Lotta this stuff came true. They made a memory interface chip and big delays. Here's a sorta update
https://www.semianalysis.com/p/tesla-ai-capacity-expansion-h100
I'm also confused that you're not at liberty to name...the company that (all indications suggest is the one) you named in your Dojo teaser post 😉
"their unique system on wafer packaging and chip design choices potentially allow an order magnitude advantage over competing AI hardware in training of massive multi-trillion parameter networks."
^ This is just not true, IMO (same as Cerebras). They've designed an amazing machine for _everything other than multi-trillion parameter networks_. They have a very high ratio of memory and interconnect bandwidth to FLOPs (meaning relatively poor FLOPs/$), so they can scale small models (and large-image convnets, both of which have low arithmetic intensity) much further than conventional GPU clusters. But they can't do any better for multi-trillion parameter Transformer models (with very high arithmetic intensity) than the same number of GPU dies.
Cerebras does scale up to many WSE as easily or effectively.
(But that's okay, since they're not targeting this at giant transformers; they're targeting it at the models they actually train.)
great analysis!
the fact that they have a partner is not breaking news, it does not say anything, the tesla cars are built with thousands of components from other suppliers, and the M1 is built with supplies from many companies, TSMC nodes them self are built on partnerships and suppliers. but the model S is still called a tesla car, and the M1 is still a Apple chip.
i came off with the impression that the networking switch is a hurdle that tesla will overcome using that partner, but it will take much longer than tesla is projecting.
but regarding the software part, i think that they have not even studied this part! they just thought that it's doable!
and by the way, this is how they have designed the very first tesla car, this is how tesla achieved what they have achieved, they are targeting ambitious goals that no one dare to even think about, but Elon is oversimplifying it in his head, and then he works extremely hard to execute coming up with some scientific or engineering innovations during the way.
he has said many times about different products that it was more complicated than of what they initially thought... but after long delays he usually achieve most of his dreams.
so i would say, the mere fact that elon has entered the room will have a huge impact on the entire industry, although he will most likely be delayed by many years.
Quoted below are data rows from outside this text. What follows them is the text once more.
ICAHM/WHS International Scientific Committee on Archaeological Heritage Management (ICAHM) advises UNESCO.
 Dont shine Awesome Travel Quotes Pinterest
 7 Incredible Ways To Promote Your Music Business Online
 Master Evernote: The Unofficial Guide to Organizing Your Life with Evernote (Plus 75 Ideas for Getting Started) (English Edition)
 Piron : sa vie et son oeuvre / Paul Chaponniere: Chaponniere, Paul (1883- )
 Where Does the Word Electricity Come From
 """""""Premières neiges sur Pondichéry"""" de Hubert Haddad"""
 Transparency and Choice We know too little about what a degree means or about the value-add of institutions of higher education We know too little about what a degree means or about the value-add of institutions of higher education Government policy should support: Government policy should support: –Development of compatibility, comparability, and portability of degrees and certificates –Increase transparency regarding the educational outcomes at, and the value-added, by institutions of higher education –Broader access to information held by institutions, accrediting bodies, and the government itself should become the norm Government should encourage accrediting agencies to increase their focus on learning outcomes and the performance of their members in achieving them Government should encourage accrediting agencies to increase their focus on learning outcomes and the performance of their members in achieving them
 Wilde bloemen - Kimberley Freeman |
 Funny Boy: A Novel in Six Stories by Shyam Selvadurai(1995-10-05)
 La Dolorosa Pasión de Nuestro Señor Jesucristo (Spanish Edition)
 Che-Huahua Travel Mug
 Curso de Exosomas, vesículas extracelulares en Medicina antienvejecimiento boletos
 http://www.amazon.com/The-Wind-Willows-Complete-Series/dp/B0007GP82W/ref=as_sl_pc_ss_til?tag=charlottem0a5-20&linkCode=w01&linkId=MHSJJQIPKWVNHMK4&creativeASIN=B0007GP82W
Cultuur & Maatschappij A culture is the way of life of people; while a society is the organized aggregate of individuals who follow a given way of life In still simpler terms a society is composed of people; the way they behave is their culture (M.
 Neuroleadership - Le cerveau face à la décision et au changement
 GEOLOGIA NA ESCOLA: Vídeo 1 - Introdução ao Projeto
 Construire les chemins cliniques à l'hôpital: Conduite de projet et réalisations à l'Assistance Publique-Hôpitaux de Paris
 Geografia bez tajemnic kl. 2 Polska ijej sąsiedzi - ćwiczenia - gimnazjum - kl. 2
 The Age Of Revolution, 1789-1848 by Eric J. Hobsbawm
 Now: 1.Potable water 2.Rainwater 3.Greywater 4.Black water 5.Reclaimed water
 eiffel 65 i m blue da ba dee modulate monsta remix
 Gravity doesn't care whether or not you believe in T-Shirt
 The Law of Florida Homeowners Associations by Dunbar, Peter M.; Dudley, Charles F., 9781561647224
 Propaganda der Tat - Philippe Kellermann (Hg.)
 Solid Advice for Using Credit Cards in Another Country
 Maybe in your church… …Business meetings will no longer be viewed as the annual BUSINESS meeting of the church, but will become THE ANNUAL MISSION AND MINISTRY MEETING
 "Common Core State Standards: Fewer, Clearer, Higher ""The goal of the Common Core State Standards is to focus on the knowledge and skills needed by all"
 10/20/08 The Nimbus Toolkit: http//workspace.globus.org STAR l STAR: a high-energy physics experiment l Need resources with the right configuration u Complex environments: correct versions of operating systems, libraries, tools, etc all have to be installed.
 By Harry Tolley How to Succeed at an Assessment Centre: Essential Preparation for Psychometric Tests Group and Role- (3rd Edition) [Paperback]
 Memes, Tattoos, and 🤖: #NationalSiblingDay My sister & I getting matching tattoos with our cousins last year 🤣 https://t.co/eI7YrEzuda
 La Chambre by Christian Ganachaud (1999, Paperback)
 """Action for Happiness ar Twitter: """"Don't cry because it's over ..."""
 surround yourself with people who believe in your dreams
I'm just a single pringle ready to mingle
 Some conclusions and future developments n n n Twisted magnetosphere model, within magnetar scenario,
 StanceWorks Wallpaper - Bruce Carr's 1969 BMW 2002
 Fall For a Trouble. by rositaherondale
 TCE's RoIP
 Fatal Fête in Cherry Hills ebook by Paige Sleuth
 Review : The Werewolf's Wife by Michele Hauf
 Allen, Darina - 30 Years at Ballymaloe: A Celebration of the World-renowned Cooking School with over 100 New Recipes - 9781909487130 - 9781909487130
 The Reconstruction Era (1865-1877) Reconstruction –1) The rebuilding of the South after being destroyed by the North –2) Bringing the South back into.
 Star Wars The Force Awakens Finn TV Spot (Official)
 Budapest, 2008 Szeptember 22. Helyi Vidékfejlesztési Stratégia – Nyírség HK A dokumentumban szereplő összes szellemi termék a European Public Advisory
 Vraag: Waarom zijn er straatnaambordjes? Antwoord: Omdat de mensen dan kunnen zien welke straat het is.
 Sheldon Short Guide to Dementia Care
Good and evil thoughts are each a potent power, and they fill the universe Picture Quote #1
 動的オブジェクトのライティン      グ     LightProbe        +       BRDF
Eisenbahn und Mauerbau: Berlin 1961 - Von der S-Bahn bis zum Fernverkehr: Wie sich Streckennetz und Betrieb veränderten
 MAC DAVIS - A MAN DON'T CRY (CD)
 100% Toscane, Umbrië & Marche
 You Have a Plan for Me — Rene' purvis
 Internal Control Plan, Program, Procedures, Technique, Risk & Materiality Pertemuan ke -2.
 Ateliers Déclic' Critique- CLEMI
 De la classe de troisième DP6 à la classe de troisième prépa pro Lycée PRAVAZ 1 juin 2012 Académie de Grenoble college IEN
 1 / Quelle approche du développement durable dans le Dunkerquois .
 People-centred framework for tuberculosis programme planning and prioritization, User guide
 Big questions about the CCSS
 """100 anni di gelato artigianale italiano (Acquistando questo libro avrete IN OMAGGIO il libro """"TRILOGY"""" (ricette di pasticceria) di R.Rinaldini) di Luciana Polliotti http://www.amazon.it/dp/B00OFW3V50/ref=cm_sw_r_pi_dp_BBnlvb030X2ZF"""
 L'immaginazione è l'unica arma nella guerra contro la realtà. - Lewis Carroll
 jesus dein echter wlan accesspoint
I am a little confused with your thesis. Is Tesla not able to use other's IP? This chip is not a car, and Tesla's car production is mostly constrained by battery cell production --- are you claiming this chip/system uses Lion battery cells? Obviously not, and your supposition on timing is pure poorly imformed speculation. I cannot comment on memory resources, but Tesla has very specific NN-processing targets, and I am sure they have designed this chip to those needs. They have said that they have determined that they can use CFP8, so likely took this into consideration. After all, it would not be difficult for them to have made alternate tradeoffs on resources, if they need to. The compiler difficulties are just that difficulties. They are recruiting, likely to solve this ... great opportunity for software engineers to help, and to make a name for themselves -- nothing like a challenge. As for the 'competition', we will have to see if they can perform to Tesla's level, since Tesla is nothing if not acutely focused on their goals, and are willing to abandon their angels if a change in direction is needed. The 'don't bet against Elon' is likely operative here.